The Six Week National Ballots: The parliamentary elections of 2011 were carried out over six weeks, with the country divided into three regions, first region had its elections over two days and two weeks later the run offs. The results were announced and then two weeks later, the next region's elections and run offs and results and finally the last region. This clearly was designed to allow for nationally organized forces to be able to support each region in order. While many also argue that it allowed for fraud, for the purpose of discussing Ikhwanmandering, I will not address this topic. The choice of which region goes first needs further research, but it was by no means random. We have seen Ikhwan typically gather their support or protest demonstrations in one or two areas, similarly with elections, it was the use of concentrated national resources to help defeat local candidates who were already spread thin over large districts and financially exhausted with runoffs. 

Shura Council Too: As if six weeks of elections were not enough, SCAF and Ikhwan agreed that there would be a vote for an upper house which would then require six further weeks.

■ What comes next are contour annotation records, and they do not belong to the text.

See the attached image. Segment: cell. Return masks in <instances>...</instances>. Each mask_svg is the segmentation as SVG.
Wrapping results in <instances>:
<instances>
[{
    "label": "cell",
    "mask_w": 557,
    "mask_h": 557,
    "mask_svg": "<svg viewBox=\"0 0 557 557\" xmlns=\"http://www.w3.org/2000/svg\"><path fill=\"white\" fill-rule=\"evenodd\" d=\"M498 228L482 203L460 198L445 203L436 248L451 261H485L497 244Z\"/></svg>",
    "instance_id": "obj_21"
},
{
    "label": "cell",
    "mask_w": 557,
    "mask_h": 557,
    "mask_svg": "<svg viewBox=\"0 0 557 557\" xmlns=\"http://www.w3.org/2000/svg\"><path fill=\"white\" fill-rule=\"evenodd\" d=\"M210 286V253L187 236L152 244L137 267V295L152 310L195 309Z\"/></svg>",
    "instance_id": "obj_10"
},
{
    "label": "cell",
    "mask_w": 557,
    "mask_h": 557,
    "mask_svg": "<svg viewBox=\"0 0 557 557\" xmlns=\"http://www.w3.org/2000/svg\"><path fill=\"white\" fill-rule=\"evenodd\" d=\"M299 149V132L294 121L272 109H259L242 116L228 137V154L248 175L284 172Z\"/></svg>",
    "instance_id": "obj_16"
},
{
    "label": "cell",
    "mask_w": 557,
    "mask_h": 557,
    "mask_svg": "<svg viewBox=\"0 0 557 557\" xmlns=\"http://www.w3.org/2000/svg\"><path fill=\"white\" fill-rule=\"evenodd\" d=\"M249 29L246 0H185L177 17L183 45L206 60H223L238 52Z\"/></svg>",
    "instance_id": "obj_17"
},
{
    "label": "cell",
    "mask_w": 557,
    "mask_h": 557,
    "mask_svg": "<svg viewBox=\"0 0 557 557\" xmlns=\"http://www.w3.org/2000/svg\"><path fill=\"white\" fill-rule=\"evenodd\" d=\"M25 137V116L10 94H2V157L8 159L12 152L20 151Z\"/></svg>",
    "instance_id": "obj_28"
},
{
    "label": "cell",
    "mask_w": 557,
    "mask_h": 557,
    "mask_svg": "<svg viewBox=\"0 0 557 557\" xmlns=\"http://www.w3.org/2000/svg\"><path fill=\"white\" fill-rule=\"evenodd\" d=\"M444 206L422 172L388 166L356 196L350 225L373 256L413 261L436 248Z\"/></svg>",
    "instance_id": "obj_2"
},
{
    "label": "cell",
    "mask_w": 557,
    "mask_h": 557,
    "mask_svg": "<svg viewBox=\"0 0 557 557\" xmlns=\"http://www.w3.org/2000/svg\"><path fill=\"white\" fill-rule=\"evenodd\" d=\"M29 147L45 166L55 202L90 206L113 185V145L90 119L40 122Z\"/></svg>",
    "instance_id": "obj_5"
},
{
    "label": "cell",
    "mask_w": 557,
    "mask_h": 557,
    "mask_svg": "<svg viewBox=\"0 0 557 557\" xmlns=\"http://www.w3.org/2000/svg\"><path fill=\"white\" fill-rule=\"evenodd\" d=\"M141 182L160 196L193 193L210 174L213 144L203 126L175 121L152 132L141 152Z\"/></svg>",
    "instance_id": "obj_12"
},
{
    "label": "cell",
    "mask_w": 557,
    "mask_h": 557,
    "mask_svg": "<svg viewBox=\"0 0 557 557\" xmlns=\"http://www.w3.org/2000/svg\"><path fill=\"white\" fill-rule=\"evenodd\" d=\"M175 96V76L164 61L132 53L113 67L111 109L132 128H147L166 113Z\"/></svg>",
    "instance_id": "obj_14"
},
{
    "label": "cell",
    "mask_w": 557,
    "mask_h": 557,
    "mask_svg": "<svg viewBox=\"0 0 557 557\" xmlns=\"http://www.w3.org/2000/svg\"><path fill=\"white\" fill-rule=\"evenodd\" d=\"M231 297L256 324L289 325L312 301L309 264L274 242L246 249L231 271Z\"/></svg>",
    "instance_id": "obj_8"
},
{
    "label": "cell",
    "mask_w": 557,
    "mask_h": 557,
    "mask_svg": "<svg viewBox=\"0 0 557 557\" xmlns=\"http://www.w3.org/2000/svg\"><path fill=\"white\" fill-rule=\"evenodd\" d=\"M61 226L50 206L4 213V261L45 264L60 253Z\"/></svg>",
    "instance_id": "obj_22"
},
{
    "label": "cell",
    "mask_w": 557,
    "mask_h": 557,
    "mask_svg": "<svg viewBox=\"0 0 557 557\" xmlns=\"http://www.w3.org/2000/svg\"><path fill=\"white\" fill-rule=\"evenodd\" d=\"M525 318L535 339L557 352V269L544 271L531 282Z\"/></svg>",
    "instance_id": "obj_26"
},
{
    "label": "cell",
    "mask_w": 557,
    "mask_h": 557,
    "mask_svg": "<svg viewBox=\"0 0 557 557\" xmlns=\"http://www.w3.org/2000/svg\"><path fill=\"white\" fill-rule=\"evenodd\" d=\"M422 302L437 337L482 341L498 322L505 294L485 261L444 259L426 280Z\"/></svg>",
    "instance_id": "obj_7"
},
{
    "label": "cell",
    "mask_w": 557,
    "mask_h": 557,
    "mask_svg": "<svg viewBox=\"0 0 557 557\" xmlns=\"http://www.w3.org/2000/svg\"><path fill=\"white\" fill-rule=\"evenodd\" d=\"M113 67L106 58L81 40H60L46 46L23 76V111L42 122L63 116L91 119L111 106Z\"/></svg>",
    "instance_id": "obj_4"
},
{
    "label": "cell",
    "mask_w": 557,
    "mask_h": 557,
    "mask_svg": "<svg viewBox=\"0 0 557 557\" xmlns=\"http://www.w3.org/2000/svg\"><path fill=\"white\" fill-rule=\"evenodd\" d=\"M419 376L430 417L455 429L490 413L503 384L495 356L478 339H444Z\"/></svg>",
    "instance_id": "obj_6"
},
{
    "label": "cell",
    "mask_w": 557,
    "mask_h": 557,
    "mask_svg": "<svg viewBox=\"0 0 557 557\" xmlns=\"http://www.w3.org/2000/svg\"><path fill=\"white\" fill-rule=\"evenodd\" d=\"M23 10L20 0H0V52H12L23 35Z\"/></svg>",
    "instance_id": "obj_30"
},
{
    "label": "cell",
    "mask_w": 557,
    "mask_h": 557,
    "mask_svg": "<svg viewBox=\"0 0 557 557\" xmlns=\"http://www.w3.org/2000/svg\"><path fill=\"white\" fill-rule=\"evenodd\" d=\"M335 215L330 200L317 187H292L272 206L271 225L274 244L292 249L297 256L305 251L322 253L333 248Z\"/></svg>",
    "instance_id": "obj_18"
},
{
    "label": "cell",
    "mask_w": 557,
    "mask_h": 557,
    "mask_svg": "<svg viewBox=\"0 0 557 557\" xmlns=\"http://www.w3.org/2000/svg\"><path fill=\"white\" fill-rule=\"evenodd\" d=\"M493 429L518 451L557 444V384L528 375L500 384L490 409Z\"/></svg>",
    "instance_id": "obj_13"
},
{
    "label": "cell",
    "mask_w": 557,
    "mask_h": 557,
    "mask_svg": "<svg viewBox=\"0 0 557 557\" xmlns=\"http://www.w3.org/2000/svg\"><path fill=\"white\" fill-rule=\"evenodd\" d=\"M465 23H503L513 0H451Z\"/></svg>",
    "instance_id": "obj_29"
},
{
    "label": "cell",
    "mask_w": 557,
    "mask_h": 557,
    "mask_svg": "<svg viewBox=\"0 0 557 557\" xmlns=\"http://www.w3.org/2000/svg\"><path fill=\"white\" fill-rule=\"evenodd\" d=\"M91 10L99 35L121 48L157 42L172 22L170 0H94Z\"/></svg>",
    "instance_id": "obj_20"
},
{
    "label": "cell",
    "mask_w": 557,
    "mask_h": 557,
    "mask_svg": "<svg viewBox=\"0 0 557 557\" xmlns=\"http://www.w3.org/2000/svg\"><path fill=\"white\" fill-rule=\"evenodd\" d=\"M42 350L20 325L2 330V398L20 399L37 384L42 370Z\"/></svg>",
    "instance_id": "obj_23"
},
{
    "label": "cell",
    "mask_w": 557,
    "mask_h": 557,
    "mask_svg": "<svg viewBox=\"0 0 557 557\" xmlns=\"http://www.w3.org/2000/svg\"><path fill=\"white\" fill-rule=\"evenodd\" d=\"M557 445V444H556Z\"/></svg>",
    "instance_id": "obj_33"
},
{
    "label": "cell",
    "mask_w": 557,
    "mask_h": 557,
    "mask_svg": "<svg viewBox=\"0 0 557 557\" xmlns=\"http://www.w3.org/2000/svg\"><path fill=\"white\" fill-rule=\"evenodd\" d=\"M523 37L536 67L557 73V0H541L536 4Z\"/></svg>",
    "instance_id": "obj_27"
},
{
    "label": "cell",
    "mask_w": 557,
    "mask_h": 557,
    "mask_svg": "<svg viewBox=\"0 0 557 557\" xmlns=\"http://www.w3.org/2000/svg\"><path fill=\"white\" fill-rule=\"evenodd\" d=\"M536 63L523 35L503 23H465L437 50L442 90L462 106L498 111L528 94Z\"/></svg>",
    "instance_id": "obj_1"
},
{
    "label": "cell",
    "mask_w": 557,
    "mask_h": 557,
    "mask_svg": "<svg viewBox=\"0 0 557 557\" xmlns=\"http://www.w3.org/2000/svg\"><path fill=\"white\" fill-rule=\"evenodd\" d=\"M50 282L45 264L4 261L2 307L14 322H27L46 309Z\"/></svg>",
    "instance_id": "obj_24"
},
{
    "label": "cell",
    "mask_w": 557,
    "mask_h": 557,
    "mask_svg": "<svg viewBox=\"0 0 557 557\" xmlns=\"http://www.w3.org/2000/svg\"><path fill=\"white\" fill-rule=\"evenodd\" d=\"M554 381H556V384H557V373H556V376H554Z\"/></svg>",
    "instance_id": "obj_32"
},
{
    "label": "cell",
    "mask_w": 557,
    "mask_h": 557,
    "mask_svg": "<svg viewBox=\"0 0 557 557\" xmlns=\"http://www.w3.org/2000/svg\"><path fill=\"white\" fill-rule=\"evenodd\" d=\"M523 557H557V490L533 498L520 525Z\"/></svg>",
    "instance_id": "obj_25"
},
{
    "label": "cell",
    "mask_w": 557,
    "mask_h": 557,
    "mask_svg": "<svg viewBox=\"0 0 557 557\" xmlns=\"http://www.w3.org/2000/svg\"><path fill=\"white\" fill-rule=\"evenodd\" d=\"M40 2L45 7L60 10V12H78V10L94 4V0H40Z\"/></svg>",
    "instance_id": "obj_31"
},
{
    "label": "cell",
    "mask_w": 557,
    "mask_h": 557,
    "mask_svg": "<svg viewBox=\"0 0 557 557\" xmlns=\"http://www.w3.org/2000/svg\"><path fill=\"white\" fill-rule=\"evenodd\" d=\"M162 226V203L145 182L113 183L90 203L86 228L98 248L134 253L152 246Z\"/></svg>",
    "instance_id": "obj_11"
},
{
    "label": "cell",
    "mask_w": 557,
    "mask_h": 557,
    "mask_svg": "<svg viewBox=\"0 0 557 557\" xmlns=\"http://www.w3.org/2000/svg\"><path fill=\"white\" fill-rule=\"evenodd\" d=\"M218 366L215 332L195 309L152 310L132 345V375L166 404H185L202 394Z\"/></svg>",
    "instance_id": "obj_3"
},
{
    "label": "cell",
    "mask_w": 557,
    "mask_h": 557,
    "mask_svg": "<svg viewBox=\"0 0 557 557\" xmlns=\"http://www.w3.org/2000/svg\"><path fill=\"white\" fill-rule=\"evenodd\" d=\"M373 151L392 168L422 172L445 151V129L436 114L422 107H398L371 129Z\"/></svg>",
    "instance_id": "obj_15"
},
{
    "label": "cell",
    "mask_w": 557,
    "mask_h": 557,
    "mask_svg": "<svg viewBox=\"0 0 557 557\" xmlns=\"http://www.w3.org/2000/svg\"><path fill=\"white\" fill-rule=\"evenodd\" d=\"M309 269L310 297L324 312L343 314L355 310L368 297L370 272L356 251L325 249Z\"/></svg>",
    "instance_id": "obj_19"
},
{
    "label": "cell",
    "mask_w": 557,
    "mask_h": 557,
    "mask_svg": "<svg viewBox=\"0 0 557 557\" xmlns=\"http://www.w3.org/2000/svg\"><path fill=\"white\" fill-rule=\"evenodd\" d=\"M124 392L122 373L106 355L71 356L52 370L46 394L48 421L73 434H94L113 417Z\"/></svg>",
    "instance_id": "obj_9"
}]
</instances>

The upper house or Shura had virtually no assigned duties and the vote for it was held before any constitution was written and it was unclear if it would actually exist at all under a new constitution. Naturally less than 7% of those eligible to vote bothered to go to the Shura polls.

Many in the west would argue that there are democratic means to overcome gerrymandering; this is indeed true. But let’s not forget that all of these elections were not really for normal legislative bodies, they turned out to be, much to our surprise, the electorate, for the power to form a committeeto write the Constitution. The Supreme Court never had the chance to rule over the legitimacy of this, as the supporters of Ikhwan laid siege to the court for several weeks, before President Morsi declared himself above the Supreme Court and issued a Constitutional Declaration that the Constituent Assembly chosen by the Ikhwanmandered process would be immune from dissolution.  The Ikhwan and their Salafi allies proceeded at breakneck speed to force a Constitution that was mainly focused on the limitations of freedom, limiting religious freedoms to approved religions and limiting equality and citizenship rights to the whim of religious interpretations.

Some Muslim Brotherhood apologists would argue in defense of various aspects of Ikhwanmandering such as the staging of the elections in regions being required to comply with judicial oversight of the elections and no enough judges are available to supervise all the polling stations, yet most judges refused to oversee the referendum over the Ikhwan Constitution and that did not prevent the very same Ikhwan apologists from declaring that defective vote democratic.

The Muslim Brotherhood feared democracy and sought to immunize themselves against it. Their efforts were ultimately about disenfranchisement of their opponents and counter democratic. They had choices and at every juncture they opted disenfranchisement.